## START
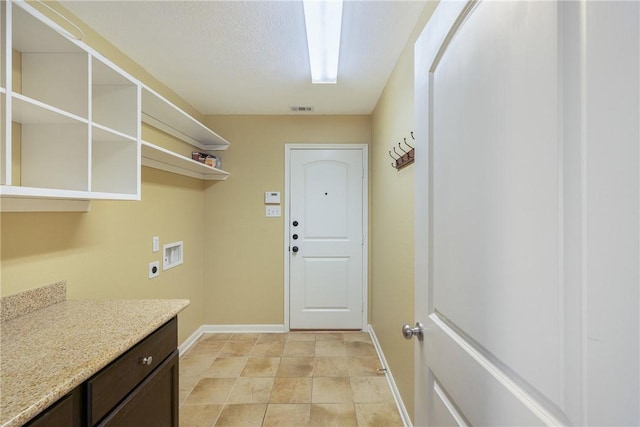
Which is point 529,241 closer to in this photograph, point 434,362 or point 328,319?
point 434,362

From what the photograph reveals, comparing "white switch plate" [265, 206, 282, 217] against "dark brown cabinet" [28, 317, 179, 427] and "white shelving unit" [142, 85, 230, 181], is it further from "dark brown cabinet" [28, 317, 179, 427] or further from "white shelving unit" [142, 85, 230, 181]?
"dark brown cabinet" [28, 317, 179, 427]

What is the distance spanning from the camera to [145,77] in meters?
2.25

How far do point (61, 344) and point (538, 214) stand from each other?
1.38 meters

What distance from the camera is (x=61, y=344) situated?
0.98 m

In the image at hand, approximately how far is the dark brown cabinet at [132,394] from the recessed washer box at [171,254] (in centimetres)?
126

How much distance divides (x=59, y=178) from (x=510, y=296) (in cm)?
165

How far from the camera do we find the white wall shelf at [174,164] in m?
2.00

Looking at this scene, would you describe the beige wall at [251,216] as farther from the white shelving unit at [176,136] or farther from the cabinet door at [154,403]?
the cabinet door at [154,403]

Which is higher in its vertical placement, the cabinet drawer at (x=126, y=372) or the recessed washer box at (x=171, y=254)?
the recessed washer box at (x=171, y=254)

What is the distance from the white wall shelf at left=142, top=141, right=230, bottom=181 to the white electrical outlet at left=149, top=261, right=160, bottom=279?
0.77 metres

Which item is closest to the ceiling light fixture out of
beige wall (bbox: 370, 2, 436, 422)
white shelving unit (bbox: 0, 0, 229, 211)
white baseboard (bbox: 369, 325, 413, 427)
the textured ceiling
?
the textured ceiling

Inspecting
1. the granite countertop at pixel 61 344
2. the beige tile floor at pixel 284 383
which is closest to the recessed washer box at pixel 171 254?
the beige tile floor at pixel 284 383

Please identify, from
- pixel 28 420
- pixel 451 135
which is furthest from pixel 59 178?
pixel 451 135

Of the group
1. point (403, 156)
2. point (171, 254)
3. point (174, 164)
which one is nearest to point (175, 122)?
point (174, 164)
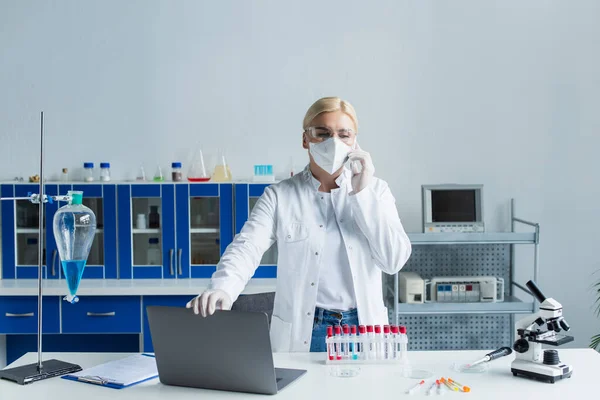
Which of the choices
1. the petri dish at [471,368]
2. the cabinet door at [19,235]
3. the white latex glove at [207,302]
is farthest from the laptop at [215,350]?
the cabinet door at [19,235]

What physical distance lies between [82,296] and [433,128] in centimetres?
231

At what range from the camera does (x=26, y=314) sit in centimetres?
356

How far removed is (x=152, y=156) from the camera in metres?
4.05

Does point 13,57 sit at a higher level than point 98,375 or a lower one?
higher

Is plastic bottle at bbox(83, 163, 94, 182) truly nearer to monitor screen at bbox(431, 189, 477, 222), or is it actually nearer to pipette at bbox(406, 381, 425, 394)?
monitor screen at bbox(431, 189, 477, 222)

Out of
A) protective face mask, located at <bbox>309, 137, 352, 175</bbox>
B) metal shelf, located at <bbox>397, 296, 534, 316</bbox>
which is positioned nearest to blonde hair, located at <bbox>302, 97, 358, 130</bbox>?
→ protective face mask, located at <bbox>309, 137, 352, 175</bbox>

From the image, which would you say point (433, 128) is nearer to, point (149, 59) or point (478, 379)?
point (149, 59)

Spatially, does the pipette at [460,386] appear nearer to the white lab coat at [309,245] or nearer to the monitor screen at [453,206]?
the white lab coat at [309,245]

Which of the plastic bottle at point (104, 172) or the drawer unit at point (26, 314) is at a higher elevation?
the plastic bottle at point (104, 172)

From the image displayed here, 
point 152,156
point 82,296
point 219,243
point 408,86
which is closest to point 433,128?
point 408,86

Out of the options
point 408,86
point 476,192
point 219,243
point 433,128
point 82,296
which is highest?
point 408,86

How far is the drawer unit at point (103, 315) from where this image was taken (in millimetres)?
3578

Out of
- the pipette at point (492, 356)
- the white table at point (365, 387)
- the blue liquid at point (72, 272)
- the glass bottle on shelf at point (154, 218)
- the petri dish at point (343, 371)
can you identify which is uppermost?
the glass bottle on shelf at point (154, 218)

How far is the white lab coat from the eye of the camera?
219 centimetres
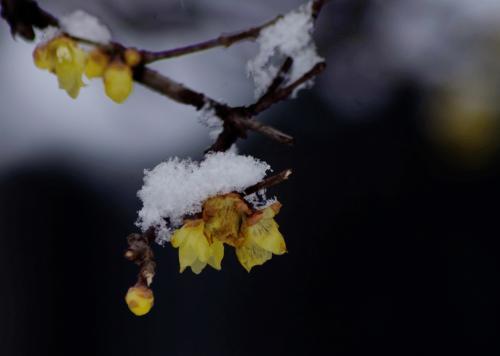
## END
- **Task to complete**
Which lines in the data above contain the word "glass"? Copy each of them in full.

- **Exercise solution**
- the glass bottle on shelf at point (154, 218)
the glass bottle on shelf at point (154, 218)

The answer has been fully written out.